### Task description:
Restate all of the data precisely, omitting nothing.

### Input data:
* * * * * * *

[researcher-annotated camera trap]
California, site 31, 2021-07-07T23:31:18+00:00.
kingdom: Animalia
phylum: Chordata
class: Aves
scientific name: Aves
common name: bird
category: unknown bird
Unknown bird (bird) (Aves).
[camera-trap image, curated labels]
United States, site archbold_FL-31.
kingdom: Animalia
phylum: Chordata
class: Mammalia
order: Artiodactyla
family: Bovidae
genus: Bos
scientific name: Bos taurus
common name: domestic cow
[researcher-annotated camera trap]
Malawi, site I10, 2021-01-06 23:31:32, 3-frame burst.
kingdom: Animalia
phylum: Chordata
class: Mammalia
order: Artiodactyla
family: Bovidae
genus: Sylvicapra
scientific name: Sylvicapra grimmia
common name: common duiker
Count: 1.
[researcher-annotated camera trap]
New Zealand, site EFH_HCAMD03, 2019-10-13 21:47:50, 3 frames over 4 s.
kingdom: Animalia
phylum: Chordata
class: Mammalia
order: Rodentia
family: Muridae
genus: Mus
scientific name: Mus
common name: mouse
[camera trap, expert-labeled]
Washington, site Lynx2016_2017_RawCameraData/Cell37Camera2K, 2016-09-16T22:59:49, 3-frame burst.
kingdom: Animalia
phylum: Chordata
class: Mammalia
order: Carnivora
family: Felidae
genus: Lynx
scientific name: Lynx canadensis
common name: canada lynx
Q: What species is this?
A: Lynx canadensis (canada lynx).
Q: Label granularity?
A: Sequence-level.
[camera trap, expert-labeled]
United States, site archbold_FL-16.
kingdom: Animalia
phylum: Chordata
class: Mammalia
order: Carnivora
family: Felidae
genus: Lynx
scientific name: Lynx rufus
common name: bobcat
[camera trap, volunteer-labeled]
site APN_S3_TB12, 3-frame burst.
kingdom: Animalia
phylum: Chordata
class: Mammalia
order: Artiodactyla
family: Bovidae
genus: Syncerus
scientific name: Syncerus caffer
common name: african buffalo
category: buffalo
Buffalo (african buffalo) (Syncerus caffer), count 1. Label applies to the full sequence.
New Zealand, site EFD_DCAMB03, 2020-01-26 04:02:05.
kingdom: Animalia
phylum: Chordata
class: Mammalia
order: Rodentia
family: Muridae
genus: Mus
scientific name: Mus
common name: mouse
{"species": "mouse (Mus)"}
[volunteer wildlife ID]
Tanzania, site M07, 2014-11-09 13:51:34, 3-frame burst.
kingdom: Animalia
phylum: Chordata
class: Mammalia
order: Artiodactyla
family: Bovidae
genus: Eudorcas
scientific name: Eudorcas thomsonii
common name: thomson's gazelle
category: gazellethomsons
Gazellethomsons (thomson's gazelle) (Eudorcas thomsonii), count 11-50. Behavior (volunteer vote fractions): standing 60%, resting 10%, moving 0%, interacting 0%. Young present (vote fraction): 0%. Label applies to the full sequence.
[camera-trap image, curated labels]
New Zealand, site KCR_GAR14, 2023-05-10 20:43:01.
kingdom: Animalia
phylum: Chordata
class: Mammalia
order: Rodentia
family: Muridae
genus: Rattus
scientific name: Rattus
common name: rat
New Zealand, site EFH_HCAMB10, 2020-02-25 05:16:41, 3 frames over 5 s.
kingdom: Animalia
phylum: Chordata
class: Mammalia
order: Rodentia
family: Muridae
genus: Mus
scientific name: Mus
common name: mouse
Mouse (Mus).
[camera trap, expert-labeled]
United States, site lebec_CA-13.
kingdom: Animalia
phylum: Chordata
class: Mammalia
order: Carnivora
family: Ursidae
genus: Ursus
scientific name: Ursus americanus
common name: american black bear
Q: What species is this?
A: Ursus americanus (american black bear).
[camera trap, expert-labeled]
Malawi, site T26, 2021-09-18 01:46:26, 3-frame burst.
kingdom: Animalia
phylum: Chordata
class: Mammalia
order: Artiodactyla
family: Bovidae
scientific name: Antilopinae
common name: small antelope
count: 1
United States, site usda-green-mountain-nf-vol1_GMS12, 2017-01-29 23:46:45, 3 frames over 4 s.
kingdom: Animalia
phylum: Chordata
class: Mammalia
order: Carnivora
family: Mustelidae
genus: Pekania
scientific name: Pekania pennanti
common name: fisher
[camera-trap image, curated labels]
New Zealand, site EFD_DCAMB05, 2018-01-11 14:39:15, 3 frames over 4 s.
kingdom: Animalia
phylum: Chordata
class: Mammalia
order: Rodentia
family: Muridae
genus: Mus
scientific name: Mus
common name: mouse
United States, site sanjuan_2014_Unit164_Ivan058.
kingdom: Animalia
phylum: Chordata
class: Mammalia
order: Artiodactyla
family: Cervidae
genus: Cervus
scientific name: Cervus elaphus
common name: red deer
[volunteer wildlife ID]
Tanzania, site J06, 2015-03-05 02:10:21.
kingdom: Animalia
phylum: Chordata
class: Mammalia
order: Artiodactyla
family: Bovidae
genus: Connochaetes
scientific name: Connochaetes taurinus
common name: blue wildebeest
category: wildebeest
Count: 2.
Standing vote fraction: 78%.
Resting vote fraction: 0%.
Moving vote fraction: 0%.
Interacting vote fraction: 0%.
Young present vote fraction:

* * * * * * *

### Answer section:
[researcher-annotated camera trap]
California, site 31, 2021-07-07T23:31:18+00:00.
kingdom: Animalia
phylum: Chordata
class: Aves
scientific name: Aves
common name: bird
category: unknown bird
Unknown bird (bird) (Aves).
[camera-trap image, curated labels]
United States, site archbold_FL-31.
kingdom: Animalia
phylum: Chordata
class: Mammalia
order: Artiodactyla
family: Bovidae
genus: Bos
scientific name: Bos taurus
common name: domestic cow
[researcher-annotated camera trap]
Malawi, site I10, 2021-01-06 23:31:32, 3-frame burst.
kingdom: Animalia
phylum: Chordata
class: Mammalia
order: Artiodactyla
family: Bovidae
genus: Sylvicapra
scientific name: Sylvicapra grimmia
common name: common duiker
Count: 1.
[researcher-annotated camera trap]
New Zealand, site EFH_HCAMD03, 2019-10-13 21:47:50, 3 frames over 4 s.
kingdom: Animalia
phylum: Chordata
class: Mammalia
order: Rodentia
family: Muridae
genus: Mus
scientific name: Mus
common name: mouse
[camera trap, expert-labeled]
Washington, site Lynx2016_2017_RawCameraData/Cell37Camera2K, 2016-09-16T22:59:49, 3-frame burst.
kingdom: Animalia
phylum: Chordata
class: Mammalia
order: Carnivora
family: Felidae
genus: Lynx
scientific name: Lynx canadensis
common name: canada lynx
Q: What species is this?
A: Lynx canadensis (canada lynx).
Q: Label granularity?
A: Sequence-level.
[camera trap, expert-labeled]
United States, site archbold_FL-16.
kingdom: Animalia
phylum: Chordata
class: Mammalia
order: Carnivora
family: Felidae
genus: Lynx
scientific name: Lynx rufus
common name: bobcat
[camera trap, volunteer-labeled]
site APN_S3_TB12, 3-frame burst.
kingdom: Animalia
phylum: Chordata
class: Mammalia
order: Artiodactyla
family: Bovidae
genus: Syncerus
scientific name: Syncerus caffer
common name: african buffalo
category: buffalo
Buffalo (african buffalo) (Syncerus caffer), count 1. Label applies to the full sequence.
New Zealand, site EFD_DCAMB03, 2020-01-26 04:02:05.
kingdom: Animalia
phylum: Chordata
class: Mammalia
order: Rodentia
family: Muridae
genus: Mus
scientific name: Mus
common name: mouse
{"species": "mouse (Mus)"}
[volunteer wildlife ID]
Tanzania, site M07, 2014-11-09 13:51:34, 3-frame burst.
kingdom: Animalia
phylum: Chordata
class: Mammalia
order: Artiodactyla
family: Bovidae
genus: Eudorcas
scientific name: Eudorcas thomsonii
common name: thomson's gazelle
category: gazellethomsons
Gazellethomsons (thomson's gazelle) (Eudorcas thomsonii), count 11-50. Behavior (volunteer vote fractions): standing 60%, resting 10%, moving 0%, interacting 0%. Young present (vote fraction): 0%. Label applies to the full sequence.
[camera-trap image, curated labels]
New Zealand, site KCR_GAR14, 2023-05-10 20:43:01.
kingdom: Animalia
phylum: Chordata
class: Mammalia
order: Rodentia
family: Muridae
genus: Rattus
scientific name: Rattus
common name: rat
New Zealand, site EFH_HCAMB10, 2020-02-25 05:16:41, 3 frames over 5 s.
kingdom: Animalia
phylum: Chordata
class: Mammalia
order: Rodentia
family: Muridae
genus: Mus
scientific name: Mus
common name: mouse
Mouse (Mus).
[camera trap, expert-labeled]
United States, site lebec_CA-13.
kingdom: Animalia
phylum: Chordata
class: Mammalia
order: Carnivora
family: Ursidae
genus: Ursus
scientific name: Ursus americanus
common name: american black bear
Q: What species is this?
A: Ursus americanus (american black bear).
[camera trap, expert-labeled]
Malawi, site T26, 2021-09-18 01:46:26, 3-frame burst.
kingdom: Animalia
phylum: Chordata
class: Mammalia
order: Artiodactyla
family: Bovidae
scientific name: Antilopinae
common name: small antelope
count: 1
United States, site usda-green-mountain-nf-vol1_GMS12, 2017-01-29 23:46:45, 3 frames over 4 s.
kingdom: Animalia
phylum: Chordata
class: Mammalia
order: Carnivora
family: Mustelidae
genus: Pekania
scientific name: Pekania pennanti
common name: fisher
[camera-trap image, curated labels]
New Zealand, site EFD_DCAMB05, 2018-01-11 14:39:15, 3 frames over 4 s.
kingdom: Animalia
phylum: Chordata
class: Mammalia
order: Rodentia
family: Muridae
genus: Mus
scientific name: Mus
common name: mouse
United States, site sanjuan_2014_Unit164_Ivan058.
kingdom: Animalia
phylum: Chordata
class: Mammalia
order: Artiodactyla
family: Cervidae
genus: Cervus
scientific name: Cervus elaphus
common name: red deer
[volunteer wildlife ID]
Tanzania, site J06, 2015-03-05 02:10:21.
kingdom: Animalia
phylum: Chordata
class: Mammalia
order: Artiodactyla
family: Bovidae
genus: Connochaetes
scientific name: Connochaetes taurinus
common name: blue wildebeest
category: wildebeest
Count: 2.
Standing vote fraction: 78%.
Resting vote fraction: 0%.
Moving vote fraction: 0%.
Interacting vote fraction: 0%.
Young present vote fraction:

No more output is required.